Datasets#

Built-in dataset loaders for clinical trial scRNA-seq cohorts.

sctrial.datasets.categorize_celltype(ct: str) → str[source]#

Map fine-grained cell types to coarse lineages (COVID-19 example).

Parameters:: ct – Cell type string.
Returns:: Coarse lineage string.
Return type:: str

sctrial.datasets.count_paired(obs: DataFrame, visit_col: str, visits: Sequence[str], participant_col: str = 'participant_id') → int[source]#

Count participants with data at both visits.

Parameters:

obs – DataFrame containing the participant-visit data.
visit_col – Column name in obs to use for visit labels.
visits – Sequence of visit labels to check (e.g. [“baseline”, “followup”]).
participant_col – Column name in obs to use for participant IDs.

Returns:

Number of participants with data at both visits.

Return type:

int

Raises:

ValueError – If visits does not contain at least 2 labels (baseline and followup).

sctrial.datasets.ensure_fdr(df: DataFrame, p_col: str = 'p_time', fdr_col: str = 'FDR_time') → DataFrame[source]#

Add Benjamini-Hochberg FDR column for a p-value column.

Parameters:

df – DataFrame containing the p-value column.
p_col – Column name in df to use for p-value column.
fdr_col – Column name in df to use for FDR-corrected p-value column.

Returns:

A copy of the DataFrame with the FDR-corrected p-value column added.

Return type:

pd.DataFrame

sctrial.datasets.harmonize_response(adata: AnnData, *, force: bool = False) → AnnData[source]#

Create a response_harmonized column with consistent labels.

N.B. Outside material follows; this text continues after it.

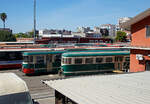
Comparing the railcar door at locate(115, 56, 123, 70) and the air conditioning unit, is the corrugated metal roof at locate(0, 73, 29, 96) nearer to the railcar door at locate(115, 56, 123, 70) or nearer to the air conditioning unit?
the air conditioning unit

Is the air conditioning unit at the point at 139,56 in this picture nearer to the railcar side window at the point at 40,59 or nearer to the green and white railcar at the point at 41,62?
the green and white railcar at the point at 41,62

Maps various responder/non-responder column names and label formats (e.g. “R”/”NR”, “Responder”/”Non-responder”) to a standard vocabulary: "Responder" and "Non-responder".

Parameters:

adata (AnnData) – Must contain one of: response, Response, or clinical_response in .obs.
force (bool) – If True, recompute even when the column already exists.

Returns:

The input AnnData with response_harmonized added to .obs.

Return type:

AnnData

sctrial.datasets.load_aml(data_dir: str | None = None, processed_name: str = 'gse116256_aml_processed.h5ad', max_cells_per_sample: int | None = None, seed: int = 42, allow_download: bool = False, force_reprocess: bool = False) → AnnData[source]#

Load the van Galen AML chemotherapy dataset (GSE116256).

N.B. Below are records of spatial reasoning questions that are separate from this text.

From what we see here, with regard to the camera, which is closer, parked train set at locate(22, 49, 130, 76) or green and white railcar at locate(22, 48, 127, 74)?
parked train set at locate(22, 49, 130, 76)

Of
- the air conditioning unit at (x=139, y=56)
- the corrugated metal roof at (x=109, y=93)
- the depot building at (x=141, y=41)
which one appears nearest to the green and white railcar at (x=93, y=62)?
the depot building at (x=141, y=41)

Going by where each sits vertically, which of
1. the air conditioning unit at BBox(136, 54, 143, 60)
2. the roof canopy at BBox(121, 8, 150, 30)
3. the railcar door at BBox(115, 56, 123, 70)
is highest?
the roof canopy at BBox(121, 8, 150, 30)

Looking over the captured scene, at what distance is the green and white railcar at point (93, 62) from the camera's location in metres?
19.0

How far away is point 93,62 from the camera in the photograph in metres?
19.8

This dataset contains pre/post-chemotherapy bone marrow samples from AML patients with cell-type annotations and treatment-response metadata.

Parameters:

data_dir (str) – Directory containing (or to store) the data files. Raw files go in <data_dir>/raw/ and the processed cache in <data_dir>/processed/.
processed_name (str) – Filename for the cached processed h5ad file.
max_cells_per_sample (int) – Maximum cells to keep per sample after subsampling.
seed (int) – Random seed for reproducibility.
allow_download (bool) – If True, download raw data from GEO when not found locally.
force_reprocess (bool) – If True, reprocess even when a cached file exists.

Returns:

The processed AnnData object.

Return type:

AnnData

Notes

The raw data is automatically downloaded from GEO when allow_download=True: https://www.ncbi.nlm.nih.gov/geo/query/acc.cgi?acc=GSE116256

Reference: van Galen et al., Cell 2019.

Examples

>>> adata = sctrial.load_aml(allow_download=True)

sctrial.datasets.load_cart(data_dir: str | None = None, processed_name: str = 'gse290722_cart_processed.h5ad', max_cells_per_sample: int | None = None, seed: int = 42, allow_download: bool = False, force_reprocess: bool = False) → AnnData[source]#

Load the CAR-T cell therapy dataset (GSE290722).

This dataset contains pre/post-CAR-T infusion samples with cell-type annotations and treatment-response metadata from the ZUMA-1 trial.

Parameters:

data_dir (str) – Directory containing (or to store) the data files. Raw files go in <data_dir>/raw/ and the processed cache in <data_dir>/processed/.
processed_name (str) – Filename for the cached processed h5ad file.
max_cells_per_sample (int) – Maximum cells to keep per sample after subsampling.
seed (int) – Random seed for reproducibility.
allow_download (bool) – If True, download raw data from GEO when not found locally.
force_reprocess (bool) – If True, reprocess even when a cached file exists.

Returns:

The processed AnnData object.

Return type:

AnnData

Notes

The raw data is automatically downloaded from GEO when allow_download=True: https://www.ncbi.nlm.nih.gov/geo/query/acc.cgi?acc=GSE290722

Reference: GSE290722 CAR-T therapy dataset (ZUMA-1 trial).

Examples

>>> adata = sctrial.load_cart(allow_download=True)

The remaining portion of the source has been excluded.